Des dégâts considérables dans la Salle des Miroirs
Le Palais du Golestan, connu pour son architecture mêlant styles persans du XIXe siècle et influences européennes, fait partie des cinq sites de l'UNESCO ayant souffert durant le conflit. D'après Jabbar Avaj, directeur des musées du palais, "entre 50 et 60 % des portes et fenêtres sont endommagées". La Salle des Miroirs, célèbre pour ses mosaïques, et le Trône de marbre, représentent également des pertes significatives.
Les rapports indiquent des dommages dans d'autres lieux historiques, tels que le Palais Chehel Sotoun à Ispahan et la mosquée Jameh. En tout, plus de 140 sites culturels ont été touchés en Iran, rapporte Hassan Fartousi, à la tête de la Commission nationale iranienne pour l'UNESCO.
"L'impact du conflit reste palpable et complique toute planification de restauration", confie Fartousi. Les difficultés financières aggravent la situation, le gouvernement n’ayant pas encore prévu de budget adéquat en raison des retombées économiques du blocus américain.

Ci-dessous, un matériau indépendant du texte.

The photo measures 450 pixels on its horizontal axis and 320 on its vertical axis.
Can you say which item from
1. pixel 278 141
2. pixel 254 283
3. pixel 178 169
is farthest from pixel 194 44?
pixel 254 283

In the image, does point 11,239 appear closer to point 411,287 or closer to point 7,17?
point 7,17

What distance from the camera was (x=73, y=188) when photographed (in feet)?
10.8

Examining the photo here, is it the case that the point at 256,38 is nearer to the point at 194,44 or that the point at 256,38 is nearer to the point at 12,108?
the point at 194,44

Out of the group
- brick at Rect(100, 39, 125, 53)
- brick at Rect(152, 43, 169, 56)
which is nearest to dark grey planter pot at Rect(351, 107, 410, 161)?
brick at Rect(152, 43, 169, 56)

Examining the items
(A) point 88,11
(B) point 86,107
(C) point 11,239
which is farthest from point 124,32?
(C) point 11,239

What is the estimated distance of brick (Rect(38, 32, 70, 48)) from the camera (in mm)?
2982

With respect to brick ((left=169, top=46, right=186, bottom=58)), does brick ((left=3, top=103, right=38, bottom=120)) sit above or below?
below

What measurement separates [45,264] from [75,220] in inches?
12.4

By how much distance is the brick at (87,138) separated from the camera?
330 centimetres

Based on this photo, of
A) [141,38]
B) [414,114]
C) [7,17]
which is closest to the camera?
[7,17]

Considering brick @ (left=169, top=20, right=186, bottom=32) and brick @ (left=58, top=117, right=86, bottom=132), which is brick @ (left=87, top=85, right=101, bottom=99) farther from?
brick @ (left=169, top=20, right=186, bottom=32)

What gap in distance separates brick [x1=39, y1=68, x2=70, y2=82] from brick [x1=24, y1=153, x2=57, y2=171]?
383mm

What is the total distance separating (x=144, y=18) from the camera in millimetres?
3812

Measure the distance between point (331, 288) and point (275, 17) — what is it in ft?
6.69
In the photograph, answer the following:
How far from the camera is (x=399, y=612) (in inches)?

Les enjeux de financement dans la restauration
Si le cessez-le-feu a apporté une accalmie dans les grandes villes, des tensions subsistent et rendent incertaine l’issue du conflit. Fartousi exprime ses craintes quant à l’authenticité des futures restaurations : "Peu importe la compétence des artisans, où se situera l'authenticité ?" Il souligne que les trésors culturels, emblématiques de l'héritage iranien, méritent une attention et un soutien financiers conséquents.
Des discussions sont en cours avec l’UNESCO et d’autres organismes internationaux, cependant, leurs capacités budgétaires restent limitées. Malgré cela, Fartousi conclut que "la valeur inestimable de ces sites justifie tous les efforts possibles pour garantir leur avenir".